### WHAT IS EXPECTED
Return the records below word for word.
Start of DATA FOR THE TASK
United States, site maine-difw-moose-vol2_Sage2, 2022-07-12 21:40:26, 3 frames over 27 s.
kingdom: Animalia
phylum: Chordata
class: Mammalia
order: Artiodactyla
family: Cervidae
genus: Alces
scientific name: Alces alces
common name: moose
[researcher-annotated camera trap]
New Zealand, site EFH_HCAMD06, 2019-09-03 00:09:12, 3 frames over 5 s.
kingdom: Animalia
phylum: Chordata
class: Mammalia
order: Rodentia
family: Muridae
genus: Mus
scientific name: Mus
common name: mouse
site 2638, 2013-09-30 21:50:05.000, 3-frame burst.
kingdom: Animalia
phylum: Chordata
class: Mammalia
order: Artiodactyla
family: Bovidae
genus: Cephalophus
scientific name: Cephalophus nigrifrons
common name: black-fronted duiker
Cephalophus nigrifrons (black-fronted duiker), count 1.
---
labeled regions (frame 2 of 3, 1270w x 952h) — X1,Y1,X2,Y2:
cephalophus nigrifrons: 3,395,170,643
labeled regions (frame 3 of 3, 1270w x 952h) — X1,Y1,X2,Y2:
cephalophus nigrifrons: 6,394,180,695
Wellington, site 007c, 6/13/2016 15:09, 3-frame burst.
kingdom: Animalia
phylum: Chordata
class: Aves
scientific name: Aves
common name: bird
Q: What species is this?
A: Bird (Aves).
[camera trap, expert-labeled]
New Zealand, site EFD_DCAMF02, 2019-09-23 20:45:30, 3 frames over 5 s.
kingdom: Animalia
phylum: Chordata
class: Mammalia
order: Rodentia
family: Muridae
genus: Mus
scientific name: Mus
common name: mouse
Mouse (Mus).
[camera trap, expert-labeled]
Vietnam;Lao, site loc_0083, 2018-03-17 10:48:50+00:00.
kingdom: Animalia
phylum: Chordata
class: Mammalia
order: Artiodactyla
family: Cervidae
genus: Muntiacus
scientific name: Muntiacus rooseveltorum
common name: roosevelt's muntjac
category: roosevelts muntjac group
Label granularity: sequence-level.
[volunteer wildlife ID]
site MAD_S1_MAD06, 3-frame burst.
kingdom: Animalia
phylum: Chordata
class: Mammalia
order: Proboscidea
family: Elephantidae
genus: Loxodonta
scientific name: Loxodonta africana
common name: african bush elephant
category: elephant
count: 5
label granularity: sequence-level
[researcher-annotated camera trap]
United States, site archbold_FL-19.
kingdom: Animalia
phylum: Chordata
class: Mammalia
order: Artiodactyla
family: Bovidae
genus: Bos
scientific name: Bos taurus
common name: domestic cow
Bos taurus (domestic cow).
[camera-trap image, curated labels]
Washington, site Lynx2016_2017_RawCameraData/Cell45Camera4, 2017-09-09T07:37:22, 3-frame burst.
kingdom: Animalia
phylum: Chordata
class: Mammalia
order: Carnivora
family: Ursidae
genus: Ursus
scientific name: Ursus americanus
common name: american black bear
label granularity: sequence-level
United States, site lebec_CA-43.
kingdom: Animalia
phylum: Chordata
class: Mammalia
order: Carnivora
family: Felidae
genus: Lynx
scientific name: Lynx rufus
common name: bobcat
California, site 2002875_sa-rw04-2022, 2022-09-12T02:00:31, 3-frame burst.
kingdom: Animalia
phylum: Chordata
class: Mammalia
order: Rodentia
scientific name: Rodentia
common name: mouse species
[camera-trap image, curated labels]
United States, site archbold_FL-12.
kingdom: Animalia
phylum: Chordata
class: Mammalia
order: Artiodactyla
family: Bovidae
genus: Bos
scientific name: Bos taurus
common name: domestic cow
End of DATA FOR THE TASK
### WRITTEN RESPONSE
United States, site maine-difw-moose-vol2_Sage2, 2022-07-12 21:40:26, 3 frames over 27 s.
kingdom: Animalia
phylum: Chordata
class: Mammalia
order: Artiodactyla
family: Cervidae
genus: Alces
scientific name: Alces alces
common name: moose
[researcher-annotated camera trap]
New Zealand, site EFH_HCAMD06, 2019-09-03 00:09:12, 3 frames over 5 s.
kingdom: Animalia
phylum: Chordata
class: Mammalia
order: Rodentia
family: Muridae
genus: Mus
scientific name: Mus
common name: mouse
site 2638, 2013-09-30 21:50:05.000, 3-frame burst.
kingdom: Animalia
phylum: Chordata
class: Mammalia
order: Artiodactyla
family: Bovidae
genus: Cephalophus
scientific name: Cephalophus nigrifrons
common name: black-fronted duiker
Cephalophus nigrifrons (black-fronted duiker), count 1.
---
labeled regions (frame 2 of 3, 1270w x 952h) — X1,Y1,X2,Y2:
cephalophus nigrifrons: 3,395,170,643
labeled regions (frame 3 of 3, 1270w x 952h) — X1,Y1,X2,Y2:
cephalophus nigrifrons: 6,394,180,695
Wellington, site 007c, 6/13/2016 15:09, 3-frame burst.
kingdom: Animalia
phylum: Chordata
class: Aves
scientific name: Aves
common name: bird
Q: What species is this?
A: Bird (Aves).
[camera trap, expert-labeled]
New Zealand, site EFD_DCAMF02, 2019-09-23 20:45:30, 3 frames over 5 s.
kingdom: Animalia
phylum: Chordata
class: Mammalia
order: Rodentia
family: Muridae
genus: Mus
scientific name: Mus
common name: mouse
Mouse (Mus).
[camera trap, expert-labeled]
Vietnam;Lao, site loc_0083, 2018-03-17 10:48:50+00:00.
kingdom: Animalia
phylum: Chordata
class: Mammalia
order: Artiodactyla
family: Cervidae
genus: Muntiacus
scientific name: Muntiacus rooseveltorum
common name: roosevelt's muntjac
category: roosevelts muntjac group
Label granularity: sequence-level.
[volunteer wildlife ID]
site MAD_S1_MAD06, 3-frame burst.
kingdom: Animalia
phylum: Chordata
class: Mammalia
order: Proboscidea
family: Elephantidae
genus: Loxodonta
scientific name: Loxodonta africana
common name: african bush elephant
category: elephant
count: 5
label granularity: sequence-level
[researcher-annotated camera trap]
United States, site archbold_FL-19.
kingdom: Animalia
phylum: Chordata
class: Mammalia
order: Artiodactyla
family: Bovidae
genus: Bos
scientific name: Bos taurus
common name: domestic cow
Bos taurus (domestic cow).
[camera-trap image, curated labels]
Washington, site Lynx2016_2017_RawCameraData/Cell45Camera4, 2017-09-09T07:37:22, 3-frame burst.
kingdom: Animalia
phylum: Chordata
class: Mammalia
order: Carnivora
family: Ursidae
genus: Ursus
scientific name: Ursus americanus
common name: american black bear
label granularity: sequence-level
United States, site lebec_CA-43.
kingdom: Animalia
phylum: Chordata
class: Mammalia
order: Carnivora
family: Felidae
genus: Lynx
scientific name: Lynx rufus
common name: bobcat
California, site 2002875_sa-rw04-2022, 2022-09-12T02:00:31, 3-frame burst.
kingdom: Animalia
phylum: Chordata
class: Mammalia
order: Rodentia
scientific name: Rodentia
common name: mouse species
[camera-trap image, curated labels]
United States, site archbold_FL-12.
kingdom: Animalia
phylum: Chordata
class: Mammalia
order: Artiodactyla
family: Bovidae
genus: Bos
scientific name: Bos taurus
common name: domestic cow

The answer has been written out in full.